▸ Given text:
=== Begin Enclosure ===

Some good counters here for the right wing’s race baiting.
Republican presidential nominee Donald Trump, running a hysterical law-and-order campaign, will likely point to a rare fact to bolster his case. Other conservatives, who since last year have blamed urban bloodshed and the murders of police officers on Black Lives Matter, will no doubt claim vindication. But reporters shouldn’t let anyone get away with such quick inferences. The overall murder rate is still way down from the worst years of the early 1990s, and the current spike is being driven by a small number of cities.
A recent New York Times analysis found that the murder rate rose sharply in 25 of the nation’s 100 largest cities, confirming a trend identified in a June report for the National Institute of Justice conducted by criminologist Richard Rosenfeld. Experts estimate that the FBI will report a nationwide increase of between 6 percent and 13 percent, according to Beckett. Numbers, however, don’t speak for themselves.

=== End Enclosure ===

▸ Entries supplied:
=== Begin Enclosure ===

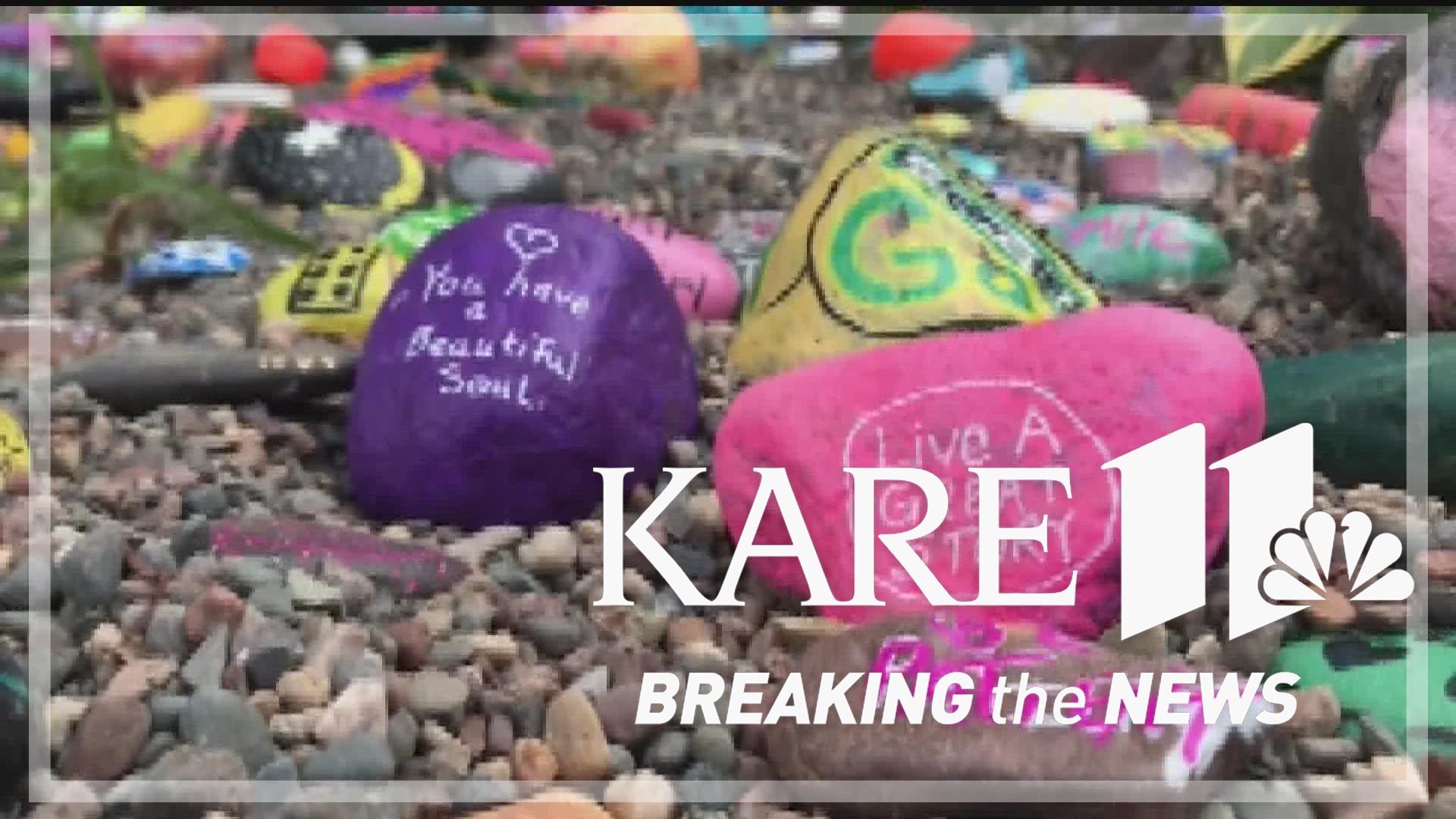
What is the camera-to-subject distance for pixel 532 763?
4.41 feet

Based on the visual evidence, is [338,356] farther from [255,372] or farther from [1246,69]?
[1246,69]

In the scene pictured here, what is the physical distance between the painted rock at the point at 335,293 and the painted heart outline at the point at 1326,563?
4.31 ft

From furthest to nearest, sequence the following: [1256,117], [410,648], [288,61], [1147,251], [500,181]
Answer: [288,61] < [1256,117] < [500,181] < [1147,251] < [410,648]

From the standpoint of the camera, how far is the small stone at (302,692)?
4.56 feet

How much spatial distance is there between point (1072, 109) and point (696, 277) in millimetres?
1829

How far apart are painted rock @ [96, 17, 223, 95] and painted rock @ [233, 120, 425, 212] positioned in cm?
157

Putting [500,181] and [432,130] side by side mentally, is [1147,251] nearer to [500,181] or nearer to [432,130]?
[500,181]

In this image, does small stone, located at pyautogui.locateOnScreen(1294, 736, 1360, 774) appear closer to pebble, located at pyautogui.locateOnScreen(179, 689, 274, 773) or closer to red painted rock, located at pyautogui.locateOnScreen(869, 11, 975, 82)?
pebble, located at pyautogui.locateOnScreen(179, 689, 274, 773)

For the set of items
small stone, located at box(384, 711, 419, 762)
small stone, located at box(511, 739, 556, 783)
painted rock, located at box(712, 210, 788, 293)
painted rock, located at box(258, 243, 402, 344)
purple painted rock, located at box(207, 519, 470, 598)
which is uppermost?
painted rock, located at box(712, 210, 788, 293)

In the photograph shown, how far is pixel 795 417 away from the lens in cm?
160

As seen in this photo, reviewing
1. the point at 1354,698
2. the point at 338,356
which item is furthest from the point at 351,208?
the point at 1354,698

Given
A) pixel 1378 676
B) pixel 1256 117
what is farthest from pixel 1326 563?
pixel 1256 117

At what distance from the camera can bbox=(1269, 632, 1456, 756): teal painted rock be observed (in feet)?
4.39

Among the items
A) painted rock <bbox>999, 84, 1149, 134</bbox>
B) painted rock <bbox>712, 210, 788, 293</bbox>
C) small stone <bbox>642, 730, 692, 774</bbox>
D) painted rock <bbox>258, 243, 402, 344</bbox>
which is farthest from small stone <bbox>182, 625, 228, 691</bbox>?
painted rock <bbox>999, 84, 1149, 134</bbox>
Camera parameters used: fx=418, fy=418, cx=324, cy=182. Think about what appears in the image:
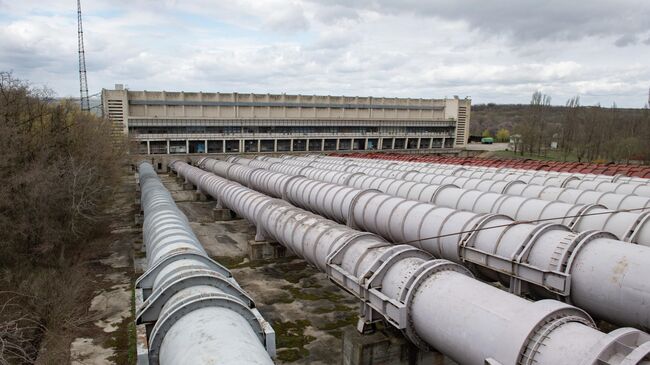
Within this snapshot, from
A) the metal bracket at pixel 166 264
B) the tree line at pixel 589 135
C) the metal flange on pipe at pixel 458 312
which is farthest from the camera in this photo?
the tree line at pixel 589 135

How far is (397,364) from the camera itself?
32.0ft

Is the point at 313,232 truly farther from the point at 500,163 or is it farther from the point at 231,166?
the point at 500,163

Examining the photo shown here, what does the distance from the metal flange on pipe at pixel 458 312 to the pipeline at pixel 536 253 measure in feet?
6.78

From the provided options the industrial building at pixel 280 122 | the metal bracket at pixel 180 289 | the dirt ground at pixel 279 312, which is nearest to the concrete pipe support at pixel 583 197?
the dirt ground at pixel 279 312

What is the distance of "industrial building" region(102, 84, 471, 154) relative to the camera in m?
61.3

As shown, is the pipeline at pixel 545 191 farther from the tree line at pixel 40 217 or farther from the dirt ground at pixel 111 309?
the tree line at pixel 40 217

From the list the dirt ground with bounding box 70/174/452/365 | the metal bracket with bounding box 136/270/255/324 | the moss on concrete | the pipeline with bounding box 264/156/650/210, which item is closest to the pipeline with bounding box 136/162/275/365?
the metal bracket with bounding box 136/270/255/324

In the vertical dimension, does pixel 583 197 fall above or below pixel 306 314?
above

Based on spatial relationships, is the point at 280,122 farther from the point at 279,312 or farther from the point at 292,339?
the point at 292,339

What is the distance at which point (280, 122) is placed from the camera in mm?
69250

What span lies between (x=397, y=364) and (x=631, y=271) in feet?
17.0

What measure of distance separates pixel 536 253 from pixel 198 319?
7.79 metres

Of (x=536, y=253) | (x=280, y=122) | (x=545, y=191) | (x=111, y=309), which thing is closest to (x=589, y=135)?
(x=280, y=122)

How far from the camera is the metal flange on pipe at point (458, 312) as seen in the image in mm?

=== End Enclosure ===

▸ Try it: Duplicate the passage on murder rates word for word, starting with "Some good counters" and going on through "number of cities.". The records stand apart from the text and are separate material.

▸ Reply to the task:
Some good counters here for the right wing’s race baiting.
Republican presidential nominee Donald Trump, running a hysterical law-and-order campaign, will likely point to a rare fact to bolster his case. Other conservatives, who since last year have blamed urban bloodshed and the murders of police officers on Black Lives Matter, will no doubt claim vindication. But reporters shouldn’t let anyone get away with such quick inferences. The overall murder rate is still way down from the worst years of the early 1990s, and the current spike is being driven by a small number of cities.